Bug 15692 - Oopses in conjunction with wireless, ath9k
Summary: Oopses in conjunction with wireless, ath9k
Status: CLOSED CODE_FIX
Alias: None
Product: Drivers
Classification: Unclassified
Component: network-wireless (show other bugs)
Hardware: All Linux
: P1 low
Assignee: Luis Chamberlain
URL:
Keywords:
Depends on:
Blocks:
 
Reported: 2010-04-04 18:43 UTC by Sebastian Kemper
Modified: 2010-05-28 17:47 UTC (History)
6 users (show)

See Also:
Kernel Version: 2.6.32.11, 2.6.33.2
Subsystem:
Regression: Yes
Bisected commit-id:


Attachments
Kernel configuration (44.26 KB, text/plain)
2010-04-04 18:47 UTC, Sebastian Kemper
Details
dmesg from April 3rd (25.85 KB, text/plain)
2010-04-04 18:52 UTC, Sebastian Kemper
Details
dmesg from April 4th (30.06 KB, text/plain)
2010-04-04 18:54 UTC, Sebastian Kemper
Details

Description Sebastian Kemper 2010-04-04 18:43:56 UTC
Hello,

I'm seeing what I think are oopses in my syslog. They appear since I update the kernel from 2.6.32.10 to .11 (that's my best guess anyway, never witnessed any of them with .10).

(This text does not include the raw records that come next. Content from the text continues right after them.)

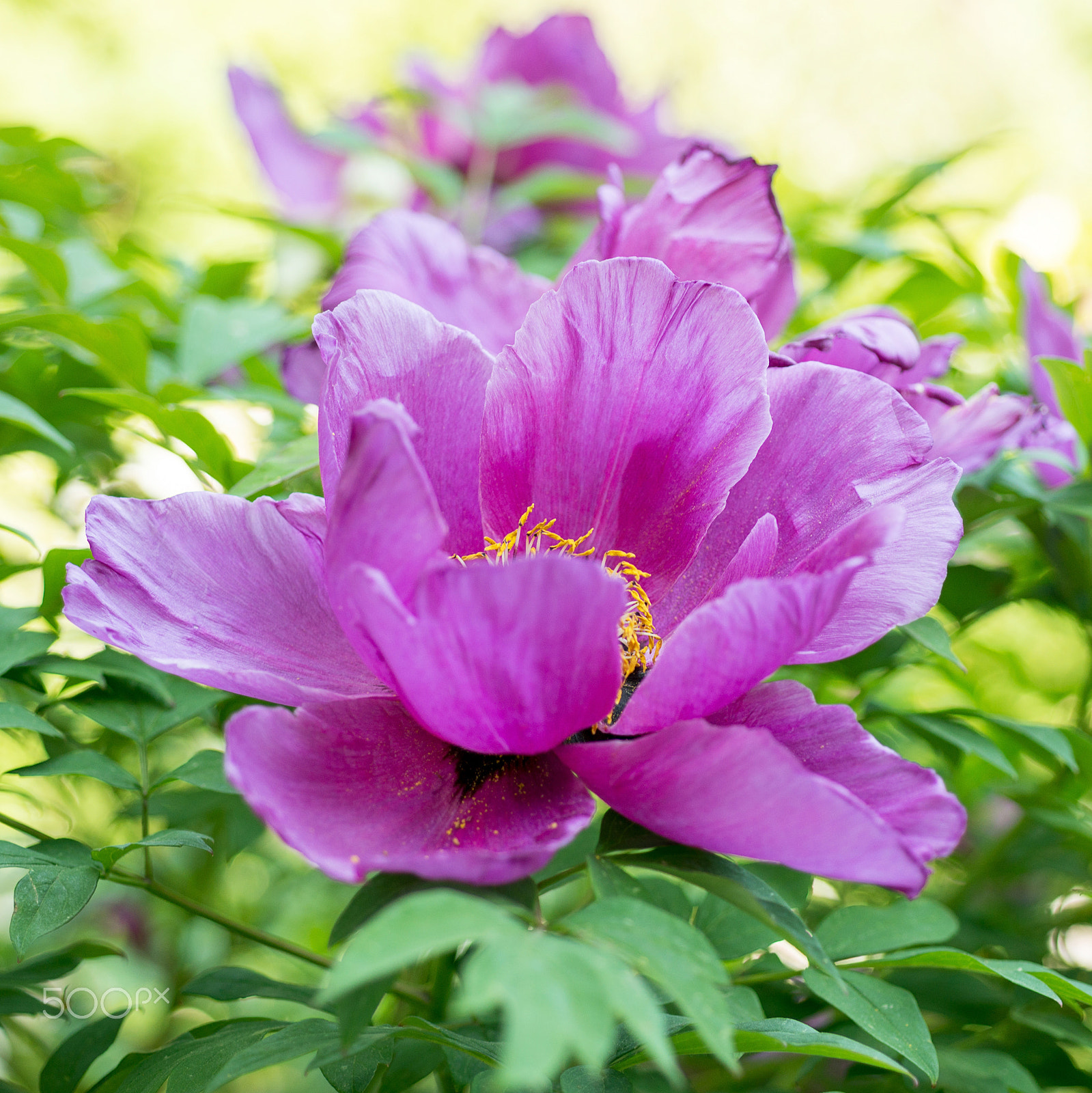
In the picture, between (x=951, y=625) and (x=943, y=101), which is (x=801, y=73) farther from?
(x=951, y=625)

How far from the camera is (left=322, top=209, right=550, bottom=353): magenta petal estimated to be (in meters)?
0.59

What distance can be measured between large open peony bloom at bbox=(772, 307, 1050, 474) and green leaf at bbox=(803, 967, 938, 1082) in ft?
0.79

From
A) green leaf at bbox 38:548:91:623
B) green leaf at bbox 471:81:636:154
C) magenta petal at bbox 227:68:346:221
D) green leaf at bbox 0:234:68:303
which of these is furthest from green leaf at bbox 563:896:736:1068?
magenta petal at bbox 227:68:346:221

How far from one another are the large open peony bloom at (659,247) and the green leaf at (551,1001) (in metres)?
0.34

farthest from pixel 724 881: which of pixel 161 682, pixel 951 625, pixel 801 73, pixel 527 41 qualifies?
pixel 801 73

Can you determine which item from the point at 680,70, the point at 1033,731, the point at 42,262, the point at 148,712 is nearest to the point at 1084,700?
the point at 1033,731

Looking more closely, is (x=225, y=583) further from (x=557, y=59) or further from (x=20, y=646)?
(x=557, y=59)

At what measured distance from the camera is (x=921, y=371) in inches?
22.1

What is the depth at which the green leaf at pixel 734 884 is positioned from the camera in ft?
1.19

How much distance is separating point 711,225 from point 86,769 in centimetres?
42

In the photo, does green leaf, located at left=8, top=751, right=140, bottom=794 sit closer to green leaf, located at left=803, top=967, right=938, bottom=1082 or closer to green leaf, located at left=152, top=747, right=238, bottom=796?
green leaf, located at left=152, top=747, right=238, bottom=796

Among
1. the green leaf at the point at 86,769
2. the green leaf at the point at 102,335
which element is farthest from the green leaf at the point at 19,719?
the green leaf at the point at 102,335

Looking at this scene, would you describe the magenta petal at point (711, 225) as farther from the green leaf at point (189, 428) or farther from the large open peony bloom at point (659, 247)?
the green leaf at point (189, 428)

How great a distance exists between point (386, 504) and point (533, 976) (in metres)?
0.15
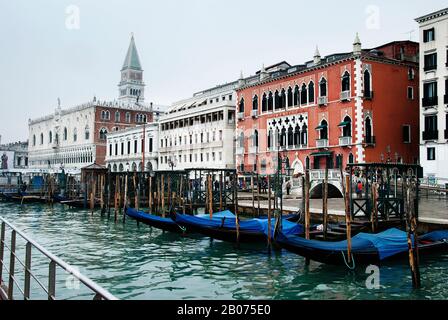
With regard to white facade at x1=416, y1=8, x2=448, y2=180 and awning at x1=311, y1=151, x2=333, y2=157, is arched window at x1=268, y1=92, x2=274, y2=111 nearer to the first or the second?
awning at x1=311, y1=151, x2=333, y2=157

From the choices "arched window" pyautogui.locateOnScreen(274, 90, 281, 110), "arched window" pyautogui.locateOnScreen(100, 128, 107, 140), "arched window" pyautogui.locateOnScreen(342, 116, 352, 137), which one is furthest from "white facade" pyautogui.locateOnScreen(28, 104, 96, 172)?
"arched window" pyautogui.locateOnScreen(342, 116, 352, 137)

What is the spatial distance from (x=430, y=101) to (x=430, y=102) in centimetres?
5

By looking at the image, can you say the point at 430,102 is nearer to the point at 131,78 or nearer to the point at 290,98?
the point at 290,98

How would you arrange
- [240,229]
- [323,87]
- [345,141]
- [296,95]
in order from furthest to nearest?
[296,95] < [323,87] < [345,141] < [240,229]

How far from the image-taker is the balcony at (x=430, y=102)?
25000mm

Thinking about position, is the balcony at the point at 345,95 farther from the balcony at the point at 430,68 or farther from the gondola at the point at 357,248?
the gondola at the point at 357,248

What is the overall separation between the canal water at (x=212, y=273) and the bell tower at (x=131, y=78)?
75184mm

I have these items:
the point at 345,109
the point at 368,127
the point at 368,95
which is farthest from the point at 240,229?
the point at 368,95

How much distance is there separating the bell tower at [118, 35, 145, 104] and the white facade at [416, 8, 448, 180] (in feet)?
221

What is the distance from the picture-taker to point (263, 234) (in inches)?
543

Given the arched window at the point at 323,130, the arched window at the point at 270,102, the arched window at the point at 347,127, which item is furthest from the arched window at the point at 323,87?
the arched window at the point at 270,102

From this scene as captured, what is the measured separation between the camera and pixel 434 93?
2528 centimetres
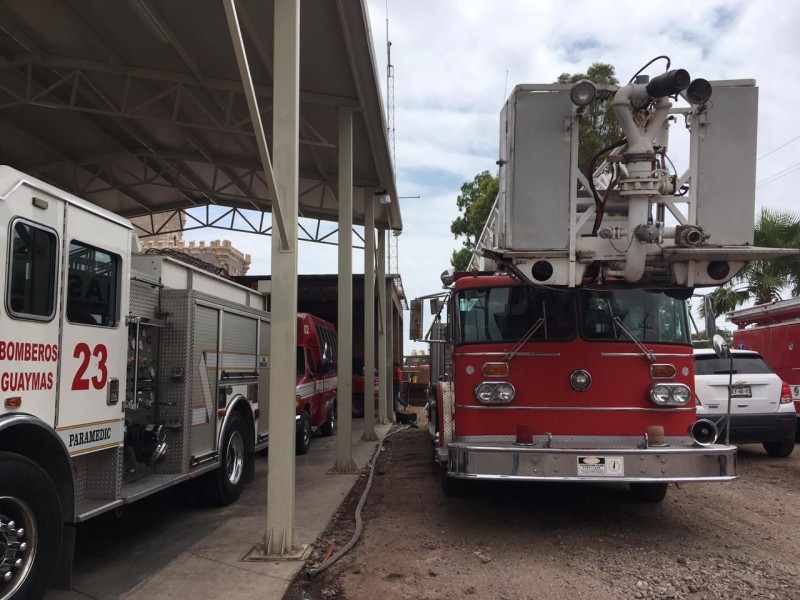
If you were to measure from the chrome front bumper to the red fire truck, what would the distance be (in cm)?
768

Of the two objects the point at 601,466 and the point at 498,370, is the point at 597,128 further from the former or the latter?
the point at 601,466

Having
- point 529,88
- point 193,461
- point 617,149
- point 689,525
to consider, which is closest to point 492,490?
point 689,525

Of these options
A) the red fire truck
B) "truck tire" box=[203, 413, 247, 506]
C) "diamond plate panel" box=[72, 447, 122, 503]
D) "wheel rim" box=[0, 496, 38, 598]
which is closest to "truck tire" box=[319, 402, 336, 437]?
"truck tire" box=[203, 413, 247, 506]

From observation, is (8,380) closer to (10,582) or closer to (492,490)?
(10,582)

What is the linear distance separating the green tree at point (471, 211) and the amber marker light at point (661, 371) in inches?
745

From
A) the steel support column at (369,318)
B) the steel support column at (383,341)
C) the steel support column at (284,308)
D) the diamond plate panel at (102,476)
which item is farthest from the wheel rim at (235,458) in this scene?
the steel support column at (383,341)

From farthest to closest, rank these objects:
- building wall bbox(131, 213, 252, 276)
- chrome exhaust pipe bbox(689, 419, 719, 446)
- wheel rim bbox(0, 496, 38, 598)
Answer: building wall bbox(131, 213, 252, 276), chrome exhaust pipe bbox(689, 419, 719, 446), wheel rim bbox(0, 496, 38, 598)

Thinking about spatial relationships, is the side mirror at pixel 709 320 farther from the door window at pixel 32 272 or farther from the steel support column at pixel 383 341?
the steel support column at pixel 383 341

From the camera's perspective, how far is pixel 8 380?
12.5 ft

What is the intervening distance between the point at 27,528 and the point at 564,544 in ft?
13.8

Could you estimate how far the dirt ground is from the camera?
4.89 m

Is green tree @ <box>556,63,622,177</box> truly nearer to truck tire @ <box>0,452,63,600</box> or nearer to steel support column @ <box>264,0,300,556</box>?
steel support column @ <box>264,0,300,556</box>

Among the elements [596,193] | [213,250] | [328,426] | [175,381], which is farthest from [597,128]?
[213,250]

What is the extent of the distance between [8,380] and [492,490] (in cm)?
561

I don't know if they're worth looking at. For one in the beginning it always shows "WARNING" (so not really an error I guess) and I can't really say that anything doesn't work after the oops occurs. I have the feeling that my wifi connections is lacking the stability I experienced during the rule of the previous minor stable version, but it's really mere subjective.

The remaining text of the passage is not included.